Exercise:
After locating the line that contains "order: Artiodactyla" in the following entries, reproduce it and each later line exactly, including the last.

*** Recorded information ***

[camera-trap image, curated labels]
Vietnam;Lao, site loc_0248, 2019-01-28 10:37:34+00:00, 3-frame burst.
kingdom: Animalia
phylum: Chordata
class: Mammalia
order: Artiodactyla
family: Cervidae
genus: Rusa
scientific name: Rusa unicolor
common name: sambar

*** End of Recorded information ***

The completed task:
order: Artiodactyla
family: Cervidae
genus: Rusa
scientific name: Rusa unicolor
common name: sambar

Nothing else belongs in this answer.